I have a swarm cluster with 3 instances EC2s on Amazon. 2 machines are master and 1 slave. If one of these machines crashes/freezes for some reason, such as processing limit, the entire cluster crashes. So it only starts working again when the machine is turned off or restarted. It is as if the cluster is stuck due to the lack of return from the node that crashed. These crashes in EC2 instances are relatively common in my case, and sometimes it takes several minutes for the machine to shut down. This happens even if I promote the 3 instances with master. Has anyone experienced this? Is this behavior normal? Is there anything that can be done to prevent this cluster crash?

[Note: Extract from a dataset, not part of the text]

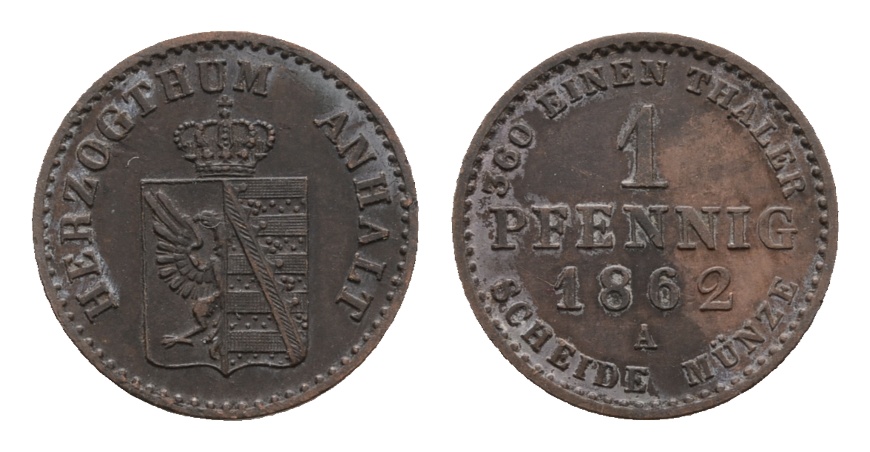  Altdeutschland, 1 Kleinmünze 1862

I don’t know exactly what happens physically, but when I say freeze, it means that the machine stops responding for a period of time. If I connect via SSH, the connection waits and gives a timeout error. This happens when the machine stays at 100% processing for too long, so it becomes unstable, making it difficult to even restart. In this case, the entire swarm cluster freezes.

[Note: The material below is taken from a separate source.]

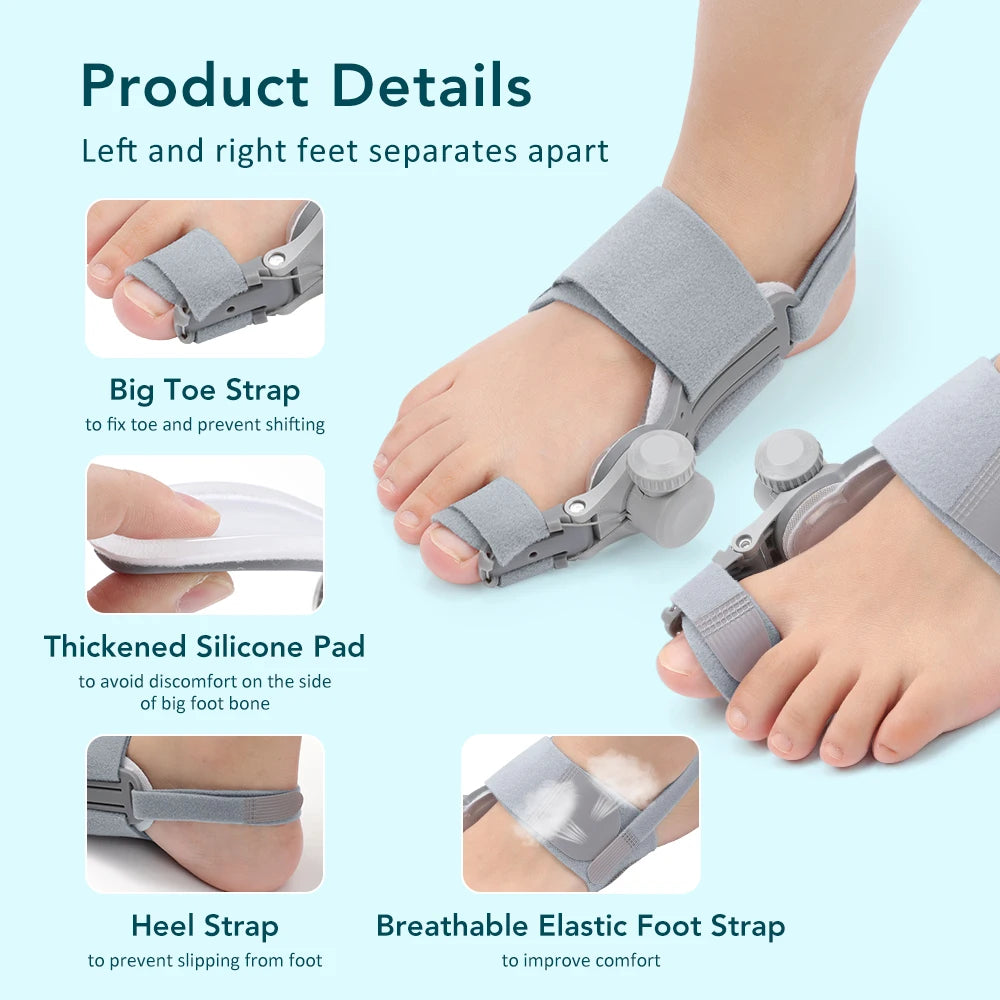 Adjustable Bunion Corrector for Hallux Valgus Pain Relief - 17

Doesn’t really sound like a swarm problem to me. Sounds like the machine is overwhelmed.
I have never encountered such a situation on ec2 nodes. By any chance are you using too small instance types so that your resources are maxed out because they are not powerful enough to run the payload?
It seems to me to be a swarm problem, since one machine in the cluster crashes and the swarm of the other two machines stops responding. It’s as if the swarm is waiting for a response from this crashed machine, affecting the entire cluster. If I remove the crashed node from the cluster, it starts responding again, this is when docker doesn’t crash together and also with an rpc error.